First off, let’s take a look at the numbers from our own backyard. According to the recent report from the South Carolina Treasurer’s Office, Horry County has the fifth-highest county debt in the state. In fact, the county’s total outstanding debt sits at a hefty $177,454,379. This big figure is split between $79,434,000 in general obligation debt and $98,020,379 classified as revenue debt. Think of general obligation debt as loans taken out for essential public stuff, while revenue debt is more about borrowing against future income.
So, what exactly does that debt mean for us? South Carolina has a constitutional limit on how much debt local governments can carry, capped at 8% of the assessed value of all taxable property. Luckily, Horry County’s debt is just 2.6% of that value, which is less than a third of the state’s limit. Now that’s reassuring!
Turning our focus to the city that we all know and love, Myrtle Beach is actually wearing the crown for the highest municipal debt in Horry County at $209,221,369. That’s definitely eye-popping! While the county has its financial responsibilities, this number reflects how the city is planning on handling various projects and services for us residents.

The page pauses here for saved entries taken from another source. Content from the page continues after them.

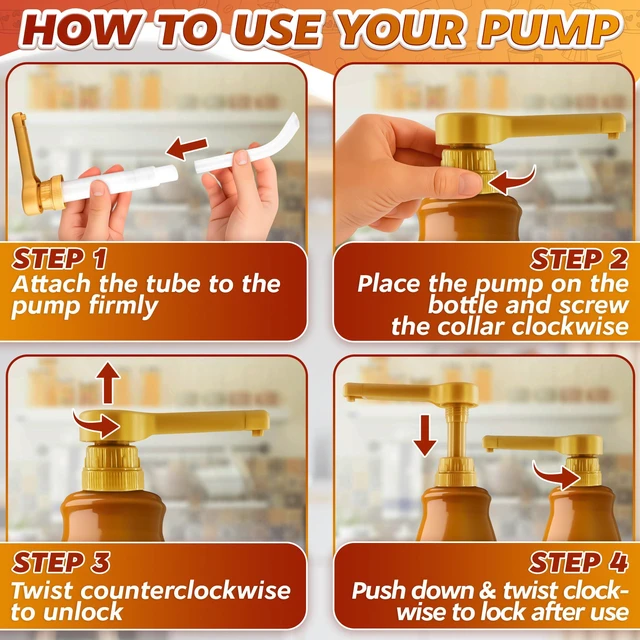 HOW TO USE YOUR PUMP

STEP 1
Attach the tube to the pump firmly

STEP 2
Place the pump on the bottle and screw the collar clockwise

STEP 3
Twist counterclockwise to unlock

STEP 4
Push down & twist clockwise to lock after use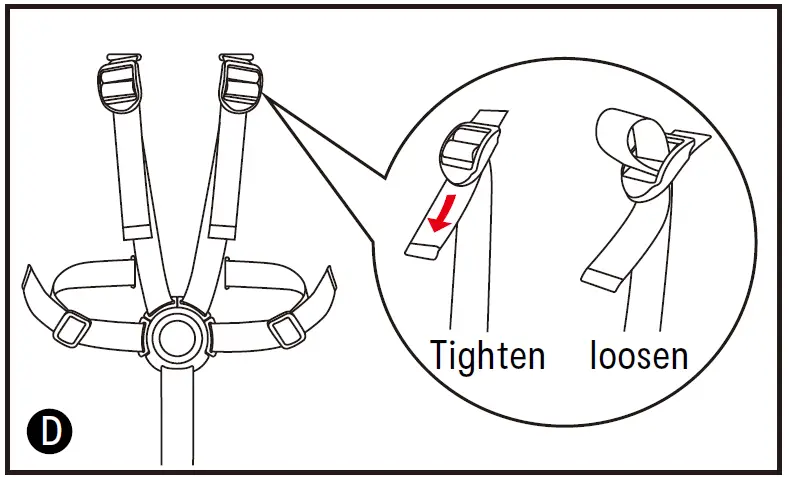 Tighten loosen

D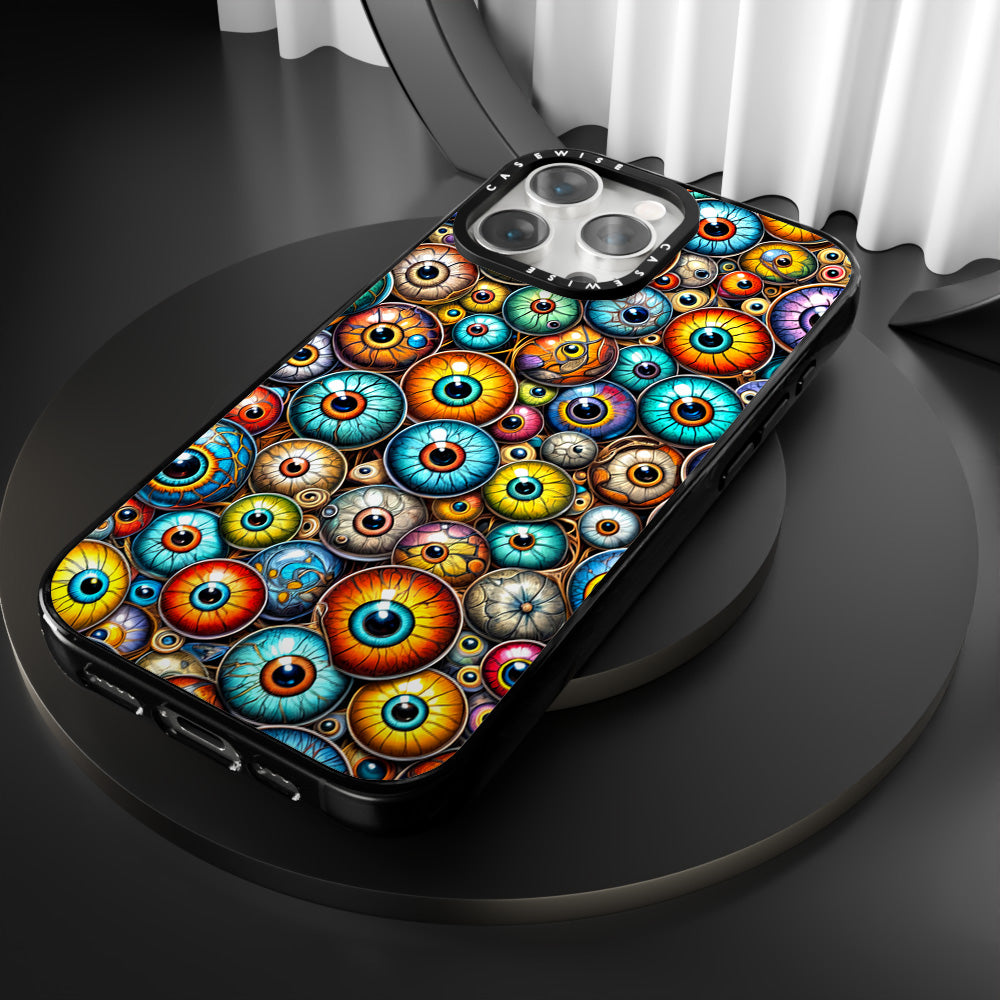 CASEWISE
CASEWISE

Recently, during a city council meeting, a proposal was tossed around that would have added another $81 million in “limited obligation bonds.” This cash would aid in renovating the Myrtle Beach Convention Center, jazzing up the downtown Arts and Innovation District, and refinancing some older debts. However, the motion to approve the ordinance failed to gain traction, suggesting that the council might need more discussions about it in future workshops. A little face-palm moment, right?
Now, you might be wondering how this stacks up against our neighboring municipalities. Well, it’s good news for some! The City of Conway reports a total debt of only $878,758, while North Myrtle Beach has $595,794 and Surfside Beach stands at $3,753,000. Meanwhile, both Aynor and Briarcliffe Acres are sitting pretty with zero debt. Must be nice!
It’s also interesting to note that local government debt in South Carolina has been steadily rising since 2000. According to research, it appears communities across the state are juggling their finances while trying to keep pace with growing demands for community services and infrastructure.
So, what should we take away from all this? While it’s natural to worry about debt, the overall numbers show that Myrtle Beach and Horry County are doing better than the state limit. We’re clearly not alone in tackling these financial responsibilities, and with ongoing discussions, hopefully, we will navigate our debt challenges smoothly.
Keeping an eye on what’s going on with our local finances is crucial. Whether it’s at city council meetings or digging into reports from the state, being informed is part of being a good citizen. We’re all in this together, Myrtle Beach! Let’s stay updated and involved as we build our beautiful community.